== About this exercise ==
In the excerpt on co-teaching partnerships, find every occurrence of the phrase "roles and responsibilities," and list each one in order together with the single word that comes directly before it.

Theme I: Responsive Expectations and Response to Implementation of Practices
Theme I, responsive expectations and response to implementation of practices, is
centered on the expectations of the co-teaching partners as it relates to their roles and
responsibilities which influence their teaching practices. While each participant felt he/she had
specific roles and responsibilities in their inclusion classrooms, two of the partnerships agreed
that their roles and responsibilities and the roles and responsibilities of their partner met their
expectations and their practices were easily negotiated. The other two co-teaching partnerships
could not find a balance in their actual roles and responsibilities thus their expectations were not
shared causing a disconnected in their relationship and/or difficulties in their practices.

== Exercise data ==
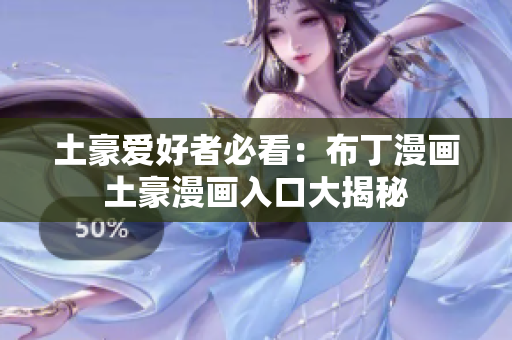 土豪爱好者必看：布丁漫画土豪漫画入口大揭秘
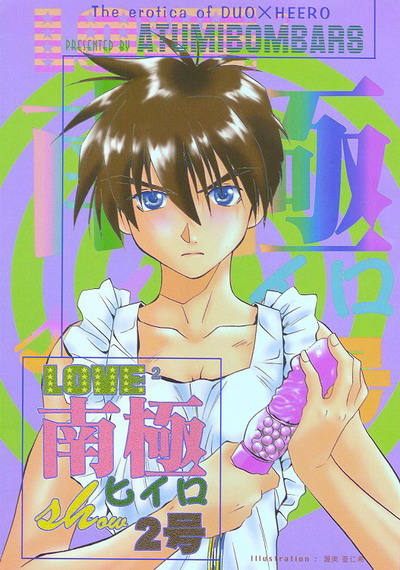 Love&sup2; South Pole of Heero Show #2   YAOI page 1 full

== Answer box ==
1. their roles and responsibilities
2. specific roles and responsibilities
3. their roles and responsibilities
4. the roles and responsibilities
5. actual roles and responsibilities